On the website McCarthy and Stone asks the Q&A what is the relationship between McCarthy & Stone and Peverel?
Until 2010, management services in McCarthy & Stone-built developments were provided by Peverel, who are one of the largest property management companies in the UK. Peverel had originally been part of the McCarthy & Stone group before it was sold in 1993. Since this sale, McCarthy & Stone is not linked in any way at all to the Peverel Group of companies.invites “
It did not add that Peverel was sold off after McCarthy and Stone launched a disastrous £800,000 libel action against the Daily Telegraph in 1991.
John McCarthy, the legendary founder of the company – who sold McCarthy and Stone for £1 billion and now owns Churchill Retirement Living – writes about the court case in his memoirs, Building a Billion.

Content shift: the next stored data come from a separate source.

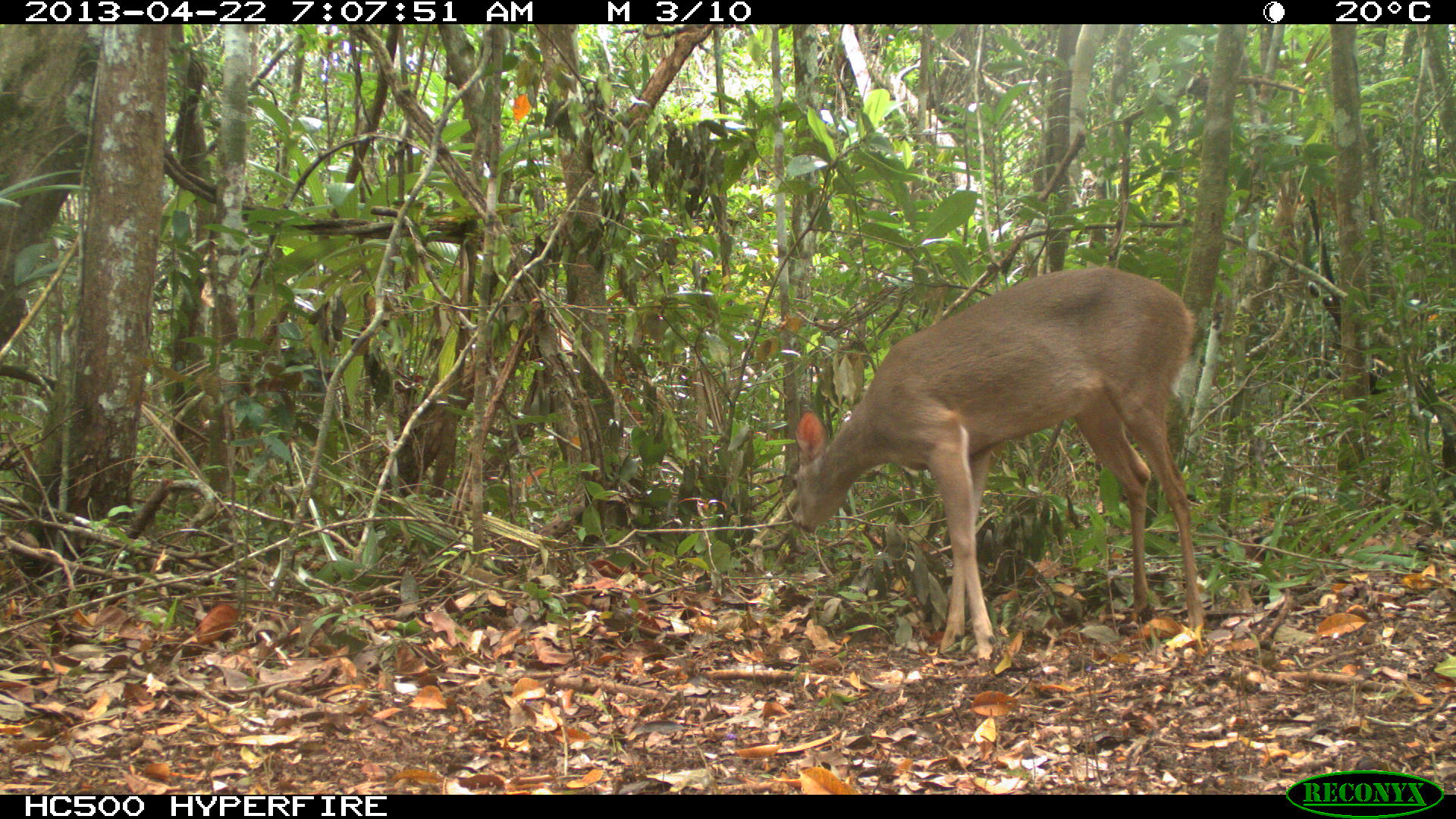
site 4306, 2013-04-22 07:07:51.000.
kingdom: Animalia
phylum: Chordata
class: Mammalia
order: Artiodactyla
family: Cervidae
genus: Odocoileus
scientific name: Odocoileus virginianus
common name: white-tailed deer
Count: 1.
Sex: female.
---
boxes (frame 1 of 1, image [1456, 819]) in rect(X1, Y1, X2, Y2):
odocoileus virginianus: rect(791, 266, 1207, 663)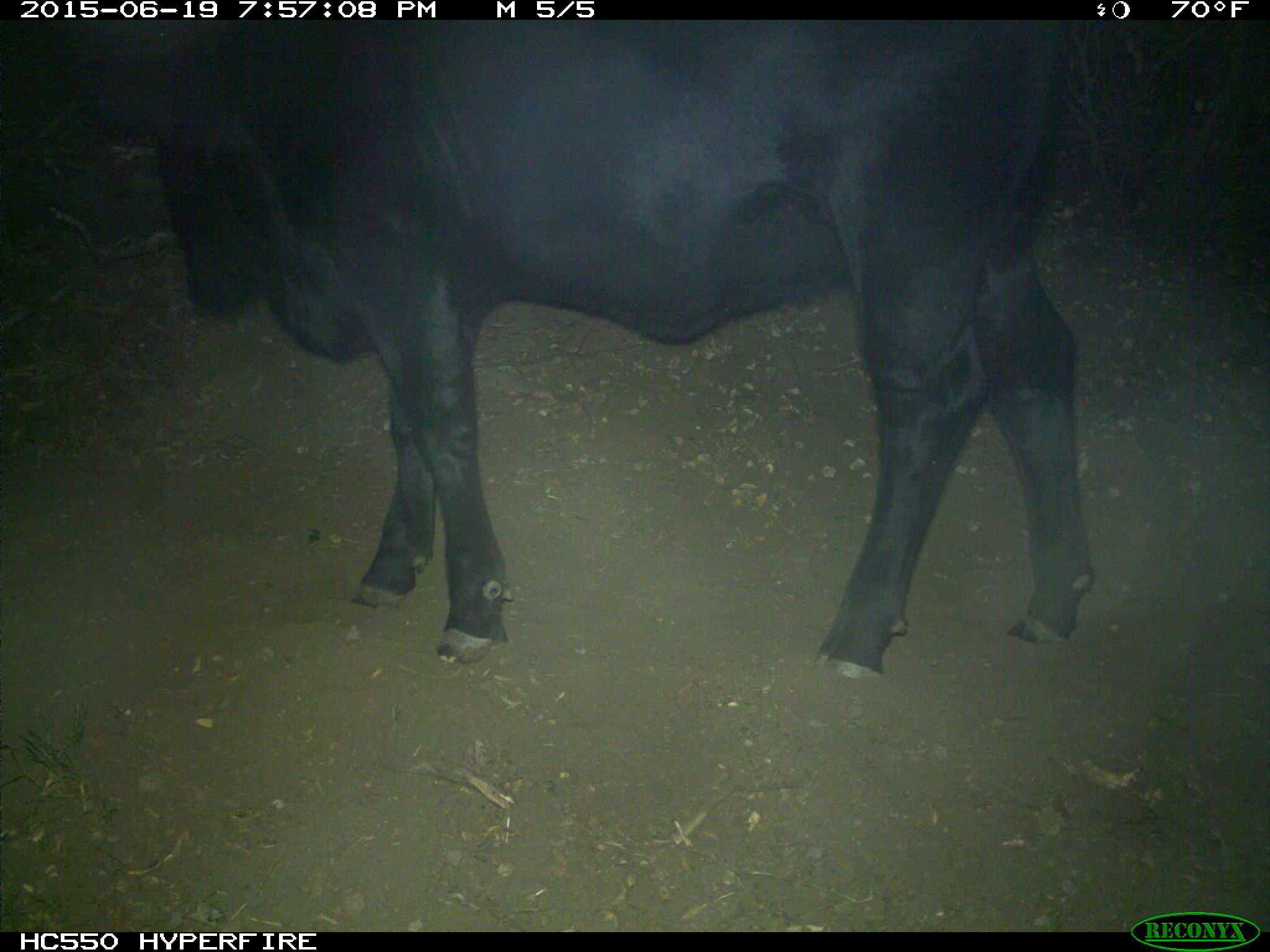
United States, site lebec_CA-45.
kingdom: Animalia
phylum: Chordata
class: Mammalia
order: Artiodactyla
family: Bovidae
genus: Bos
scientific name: Bos taurus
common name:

“One area of criticism was that there was a perceived conflict of interest between McCarthy and Stone and Peverel. In 1993 e sold Peverel for £30 million to its management through Electra Investments.”
After the disastrous Tchenguiz ownership of Peverel – he bought it for £300 million in 2007 and it was sold by administrators for £50 million earlier this year – the buyers turned out to be … Electra Investments (with another one Chamonix).
John McCarthy then adds: “Interestingly, in the formative days days of us moving into the provision of sheltered housing in the private sector, a number of institutions including Housing Associations were not interested in taking on the management. They seem to have missed out.”
McCarthy certainly knew there were riches to be had in managing retirement developments.